16.10.2022, 09:01
Po wygranej nad Lechem wynikiem 3 do 1 Raków obronił Puchar Polski!
W gronie futbolowych fanów z Polski rozgrywki piłkarskie w naszym kraju są w stanie wzbudzić zróżnicowane emocje. Mogą się przytrafić takie sytuacje, kiedy możemy czuć dumę i pragniemy dopingować polskich reprezentantów ze wszystkich sił. Lecz nie brakuje również takich momentów, kiedy na grę zespołów piłkarskich z Polski bardzo trudno się spogląda. W kontekście spotkania finałowego zmagań o Puchar Polski mogliśmy wyczekiwać na pasjonujący mecz i nie dało się temu zaprzeczyć. Finałowe spotkanie w istocie było niezwykle ciekawe i należy to przyznać. Przeciwko sobie stanęły Lech z Poznania a także częstochowski Raków, na tą chwilę dwie najlepsze drużyny piłkarskie w naszym kraju. Te dwa zespoły walczą między sobą również o to, kto po ostatniej kolejce będzie zwycięzcom PKO Ekstraklasy.
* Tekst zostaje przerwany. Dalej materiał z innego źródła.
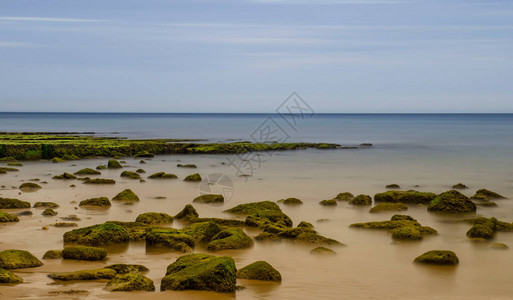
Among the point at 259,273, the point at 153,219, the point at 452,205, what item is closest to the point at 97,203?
the point at 153,219

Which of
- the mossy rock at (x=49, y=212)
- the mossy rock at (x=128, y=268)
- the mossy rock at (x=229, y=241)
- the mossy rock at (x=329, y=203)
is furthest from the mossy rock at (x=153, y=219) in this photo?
the mossy rock at (x=329, y=203)

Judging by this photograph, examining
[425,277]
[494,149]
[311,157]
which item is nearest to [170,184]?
[425,277]

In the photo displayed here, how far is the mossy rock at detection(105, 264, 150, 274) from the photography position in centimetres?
1048

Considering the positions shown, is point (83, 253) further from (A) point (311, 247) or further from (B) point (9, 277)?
(A) point (311, 247)

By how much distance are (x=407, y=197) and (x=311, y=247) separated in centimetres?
825

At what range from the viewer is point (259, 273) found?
34.0 feet

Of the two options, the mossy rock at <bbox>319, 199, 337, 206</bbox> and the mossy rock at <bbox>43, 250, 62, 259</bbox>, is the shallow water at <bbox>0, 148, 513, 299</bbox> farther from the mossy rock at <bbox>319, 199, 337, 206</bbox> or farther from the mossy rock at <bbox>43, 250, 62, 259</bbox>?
the mossy rock at <bbox>319, 199, 337, 206</bbox>

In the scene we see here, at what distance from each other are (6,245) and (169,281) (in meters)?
5.11

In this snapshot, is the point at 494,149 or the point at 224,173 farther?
the point at 494,149

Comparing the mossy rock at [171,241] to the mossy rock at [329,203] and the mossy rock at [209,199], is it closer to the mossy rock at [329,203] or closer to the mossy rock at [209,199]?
the mossy rock at [209,199]

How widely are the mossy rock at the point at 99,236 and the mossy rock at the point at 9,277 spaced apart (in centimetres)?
323

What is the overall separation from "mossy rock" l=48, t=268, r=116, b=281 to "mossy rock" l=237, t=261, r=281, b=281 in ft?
7.36

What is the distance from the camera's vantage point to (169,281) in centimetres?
957

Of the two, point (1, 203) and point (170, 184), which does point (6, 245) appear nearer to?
point (1, 203)
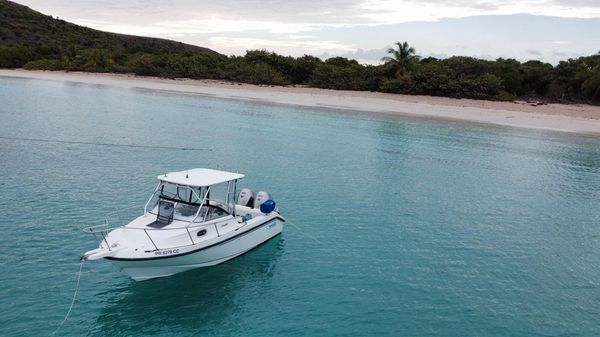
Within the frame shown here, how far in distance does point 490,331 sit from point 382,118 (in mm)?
42759

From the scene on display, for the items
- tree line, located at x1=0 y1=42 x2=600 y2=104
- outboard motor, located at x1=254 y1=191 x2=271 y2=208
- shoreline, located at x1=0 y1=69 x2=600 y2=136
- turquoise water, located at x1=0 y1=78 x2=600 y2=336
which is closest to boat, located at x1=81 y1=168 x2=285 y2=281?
outboard motor, located at x1=254 y1=191 x2=271 y2=208

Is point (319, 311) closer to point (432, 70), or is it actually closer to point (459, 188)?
point (459, 188)

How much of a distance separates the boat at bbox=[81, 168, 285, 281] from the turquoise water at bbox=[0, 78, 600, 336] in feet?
1.91

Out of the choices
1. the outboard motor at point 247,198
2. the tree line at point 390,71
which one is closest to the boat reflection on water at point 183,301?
the outboard motor at point 247,198

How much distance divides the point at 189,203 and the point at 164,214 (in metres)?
0.84

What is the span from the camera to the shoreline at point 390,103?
53125 millimetres

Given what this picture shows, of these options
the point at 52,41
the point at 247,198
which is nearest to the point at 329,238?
the point at 247,198

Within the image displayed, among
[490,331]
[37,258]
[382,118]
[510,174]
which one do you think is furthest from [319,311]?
[382,118]

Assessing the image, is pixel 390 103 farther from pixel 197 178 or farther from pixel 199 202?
pixel 199 202

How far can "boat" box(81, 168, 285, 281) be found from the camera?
13.9m

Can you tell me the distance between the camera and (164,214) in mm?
15805

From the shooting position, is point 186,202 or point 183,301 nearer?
point 183,301

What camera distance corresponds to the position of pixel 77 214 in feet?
62.4

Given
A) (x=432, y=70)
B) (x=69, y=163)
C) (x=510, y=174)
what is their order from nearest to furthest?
1. (x=69, y=163)
2. (x=510, y=174)
3. (x=432, y=70)
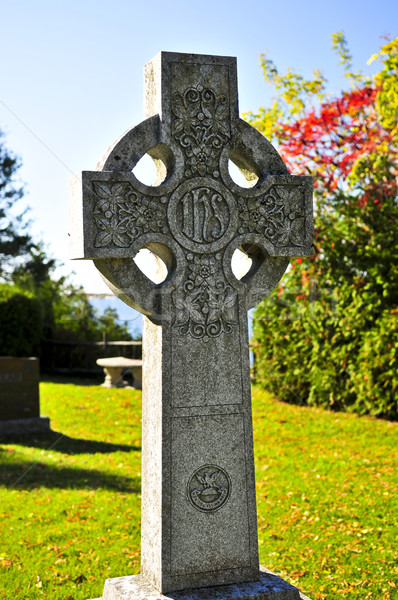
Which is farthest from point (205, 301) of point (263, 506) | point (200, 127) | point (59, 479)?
point (59, 479)

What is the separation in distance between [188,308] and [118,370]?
1136 centimetres

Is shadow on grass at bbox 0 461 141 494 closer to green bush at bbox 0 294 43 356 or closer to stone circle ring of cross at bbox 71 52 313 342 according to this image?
stone circle ring of cross at bbox 71 52 313 342

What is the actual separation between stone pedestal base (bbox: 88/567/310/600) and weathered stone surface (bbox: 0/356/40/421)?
6227mm

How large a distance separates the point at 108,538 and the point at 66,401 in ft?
24.3

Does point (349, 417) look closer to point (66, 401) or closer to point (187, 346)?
point (66, 401)

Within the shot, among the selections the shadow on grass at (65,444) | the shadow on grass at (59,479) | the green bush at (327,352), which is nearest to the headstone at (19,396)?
the shadow on grass at (65,444)

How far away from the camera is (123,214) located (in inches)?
132

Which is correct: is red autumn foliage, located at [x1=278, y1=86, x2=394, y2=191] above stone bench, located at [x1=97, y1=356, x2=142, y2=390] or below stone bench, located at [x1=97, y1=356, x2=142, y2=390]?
above

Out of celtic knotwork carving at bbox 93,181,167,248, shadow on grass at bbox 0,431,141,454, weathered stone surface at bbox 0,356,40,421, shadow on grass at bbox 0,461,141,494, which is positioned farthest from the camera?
weathered stone surface at bbox 0,356,40,421

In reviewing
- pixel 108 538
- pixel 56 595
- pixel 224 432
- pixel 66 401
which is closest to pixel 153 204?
pixel 224 432

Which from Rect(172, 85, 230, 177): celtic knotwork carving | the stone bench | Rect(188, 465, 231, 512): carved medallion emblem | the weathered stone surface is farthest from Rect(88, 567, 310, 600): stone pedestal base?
the stone bench

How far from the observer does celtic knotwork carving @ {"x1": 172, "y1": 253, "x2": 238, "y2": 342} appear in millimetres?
3420

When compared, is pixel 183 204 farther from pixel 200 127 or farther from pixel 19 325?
pixel 19 325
Stawka pojedynku finałowego na pewno była na skutek tego znacznie większa. Ogranie najpoważniejszego przeciwnika do tytułu mistrzowskiego w tak ważnym starciu to z całą pewnością ogromny cios. Oba te zespoły miały nadzieję na zwycięstwo, jednakże zwycięzca jak zwykle mógł być tylko jeden. O wiele lepszą piłkarską ekipą w przypadku tego spotkania by tego dnia Raków Częstochowa. Świetne predyspozycje piłkarskie pokazali trenowani przez szkoleniowca Marka Papszuna gracze. Pod niemal każdym względem byli skuteczniejszą drużyną od poznańskiego Lecha i naprawdę ciężko nie zaakceptować tego, że zasłużyli na końcowe zwycięstwo. Końcowy wynik finałowego pojedynku między poznańskim Lechem, a Rakowem Częstochowa to 1:3. Piłkarze częstochowskiego Rakowa przez cały czas panowali nad sytuacją, a finałowego meczu było naprawdę mnóstwo emocji. Na prowadzenie dali radę wyjść niezwykle błyskawicznie, gdyż już po 6 minutach i już tego prowadzenia i już tej przewagi nie oddali. Kilka minut przed końcem pierwszej odsłony Raków strzelił drugą bramkę, która umożliwiła im wyjść na kolejną część z dużym zapasem. W drugich 45. minutach zawodnicy Lecha Poznań próbowali nadrobić straty, lecz dali radę strzelić jedynie jednego gola. Gracze Rakowa z Częstochowy trafili do bramki kilka minut przed zakończeniem spotkania i w taki sposób przypieczętowali swoją wygraną w finałowym spotkaniu rozgrywek krajowego pucharu.